▸ **DOCUMENT EXCERPT**:
- - - - - - -
# Livestock Auction



## camel934 (Sep 9, 2012)

I went to my first livestock auction this evening. There was quite a variety of chickens, ducks, quail, turkey, rabbits, and all the larger livestock you would imagine. I was really surprised at how unkept, dirty, and even unhealthy many of the chickens seemed. But I did see the largest RIR I ever imagined!


----------



## mjs500doo (May 6, 2013)

camel934 said:


> I went to my first livestock auction this evening. There was quite a variety of chickens, ducks, quail, turkey, rabbits, and all the larger livestock you would imagine. I was really surprised at how unkept, dirty, and even unhealthy many of the chickens seemed. But I did see the largest RIR I ever imagined!


Yup the reality of auctions, swap meets, and sale barns are quite disgusting to think about. I've only been to one that was sterilized between each bird. Beautiful. Birds and small animals all plump and healthy. All unkept were turned away by the vet at the door.

Around here 88-90% of the time most of the auction animals are result of super breeding. I guess more along the lines of "it's an easy way to make money". They breed and hatch as many as quickly as possible and get them out the door right away with minimal food. I roomed with a woman that was like that. Disgusting way of thinking. My birds were always fat, healthy and at least 2x the size of hers.


----------
- - - - - - -
▸ **DATA BLOCK**:
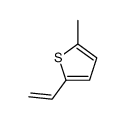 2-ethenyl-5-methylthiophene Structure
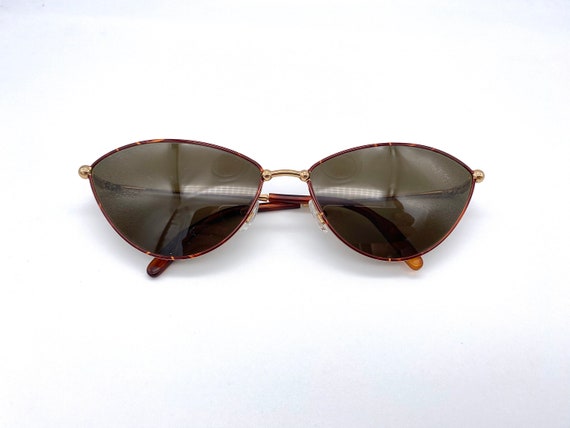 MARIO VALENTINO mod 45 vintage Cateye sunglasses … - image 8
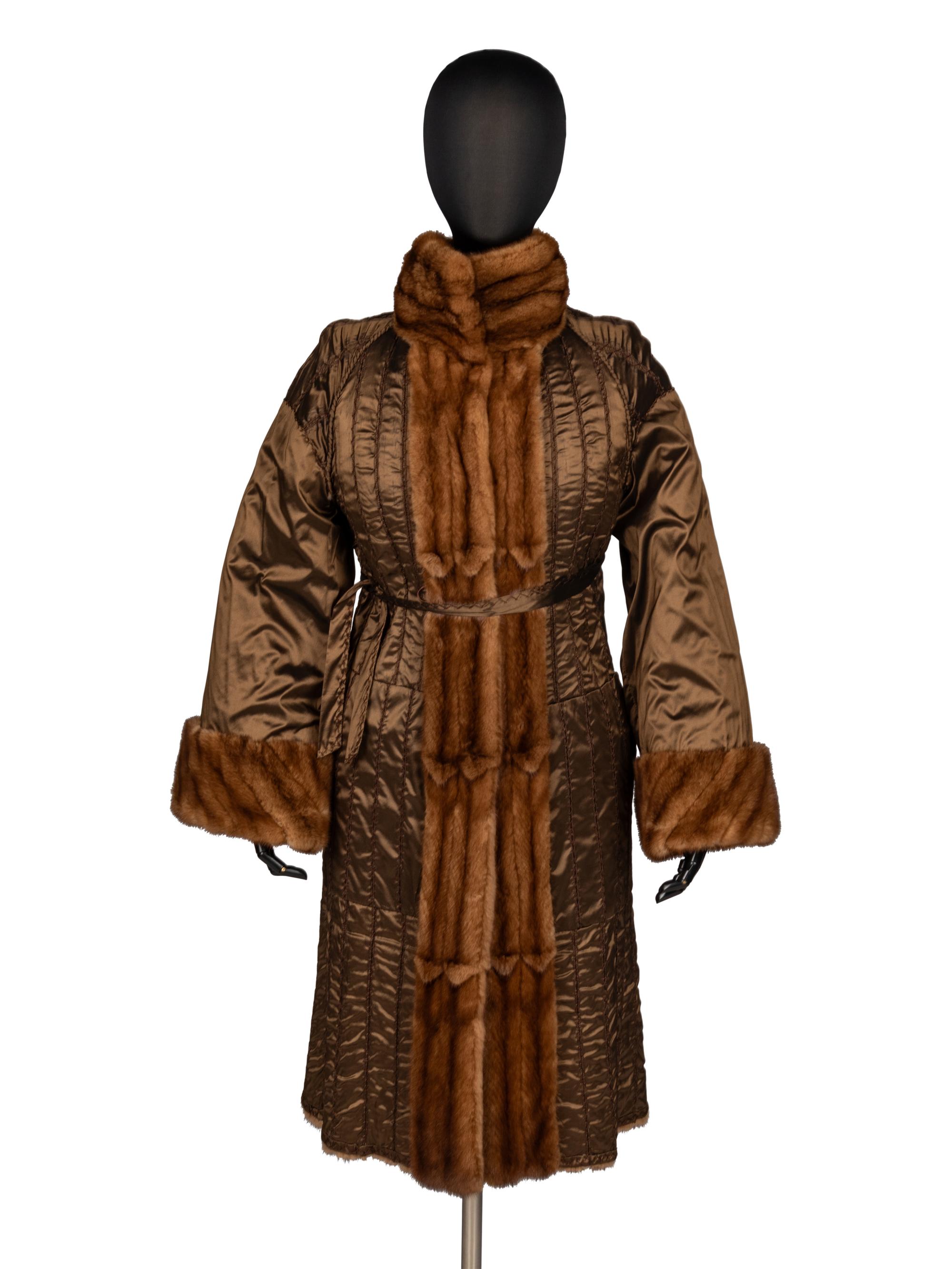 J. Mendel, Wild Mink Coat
- - - - - - -
▸ **WHAT THIS TASK INVOLVES**: Reproduce the passage of the livestock auction thread starting at "Around here 88-90%" and ending at "size of hers.".

▸ **EXPECTED ANSWER**:
Around here 88-90% of the time most of the auction animals are result of super breeding. I guess more along the lines of "it's an easy way to make money". They breed and hatch as many as quickly as possible and get them out the door right away with minimal food. I roomed with a woman that was like that. Disgusting way of thinking. My birds were always fat, healthy and at least 2x the size of hers.